• **ACTION ITEM**:
Nothing is to be altered; the data must be repeated exactly.

• **DATA**:
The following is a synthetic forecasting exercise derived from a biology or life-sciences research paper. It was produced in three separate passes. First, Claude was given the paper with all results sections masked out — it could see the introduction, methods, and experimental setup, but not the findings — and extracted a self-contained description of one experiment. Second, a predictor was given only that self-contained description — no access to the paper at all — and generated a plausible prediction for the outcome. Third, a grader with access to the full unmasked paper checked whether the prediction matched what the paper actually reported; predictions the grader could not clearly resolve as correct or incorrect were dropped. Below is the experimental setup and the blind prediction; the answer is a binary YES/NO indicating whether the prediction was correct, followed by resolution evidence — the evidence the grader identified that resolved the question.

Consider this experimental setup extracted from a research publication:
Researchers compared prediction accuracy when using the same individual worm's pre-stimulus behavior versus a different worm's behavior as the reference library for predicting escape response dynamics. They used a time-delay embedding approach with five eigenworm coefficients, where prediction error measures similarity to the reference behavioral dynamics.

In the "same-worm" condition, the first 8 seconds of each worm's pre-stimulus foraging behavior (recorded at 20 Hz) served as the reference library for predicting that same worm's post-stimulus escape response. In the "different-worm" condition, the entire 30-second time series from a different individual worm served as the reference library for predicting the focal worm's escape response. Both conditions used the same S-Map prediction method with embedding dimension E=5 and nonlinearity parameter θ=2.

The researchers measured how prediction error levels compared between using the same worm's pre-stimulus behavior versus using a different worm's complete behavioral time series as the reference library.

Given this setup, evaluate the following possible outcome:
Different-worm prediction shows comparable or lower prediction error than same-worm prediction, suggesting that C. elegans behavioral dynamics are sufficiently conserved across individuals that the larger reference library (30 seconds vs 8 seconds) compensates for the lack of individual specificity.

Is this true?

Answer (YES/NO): YES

• **YOUR RESPONSE**:
The following is a synthetic forecasting exercise derived from a biology or life-sciences research paper. It was produced in three separate passes. First, Claude was given the paper with all results sections masked out — it could see the introduction, methods, and experimental setup, but not the findings — and extracted a self-contained description of one experiment. Second, a predictor was given only that self-contained description — no access to the paper at all — and generated a plausible prediction for the outcome. Third, a grader with access to the full unmasked paper checked whether the prediction matched what the paper actually reported; predictions the grader could not clearly resolve as correct or incorrect were dropped. Below is the experimental setup and the blind prediction; the answer is a binary YES/NO indicating whether the prediction was correct, followed by resolution evidence — the evidence the grader identified that resolved the question.

Consider this experimental setup extracted from a research publication:
Researchers compared prediction accuracy when using the same individual worm's pre-stimulus behavior versus a different worm's behavior as the reference library for predicting escape response dynamics. They used a time-delay embedding approach with five eigenworm coefficients, where prediction error measures similarity to the reference behavioral dynamics.

In the "same-worm" condition, the first 8 seconds of each worm's pre-stimulus foraging behavior (recorded at 20 Hz) served as the reference library for predicting that same worm's post-stimulus escape response. In the "different-worm" condition, the entire 30-second time series from a different individual worm served as the reference library for predicting the focal worm's escape response. Both conditions used the same S-Map prediction method with embedding dimension E=5 and nonlinearity parameter θ=2.

The researchers measured how prediction error levels compared between using the same worm's pre-stimulus behavior versus using a different worm's complete behavioral time series as the reference library.

Given this setup, evaluate the following possible outcome:
Different-worm prediction shows comparable or lower prediction error than same-worm prediction, suggesting that C. elegans behavioral dynamics are sufficiently conserved across individuals that the larger reference library (30 seconds vs 8 seconds) compensates for the lack of individual specificity.

Is this true?

Answer (YES/NO): YES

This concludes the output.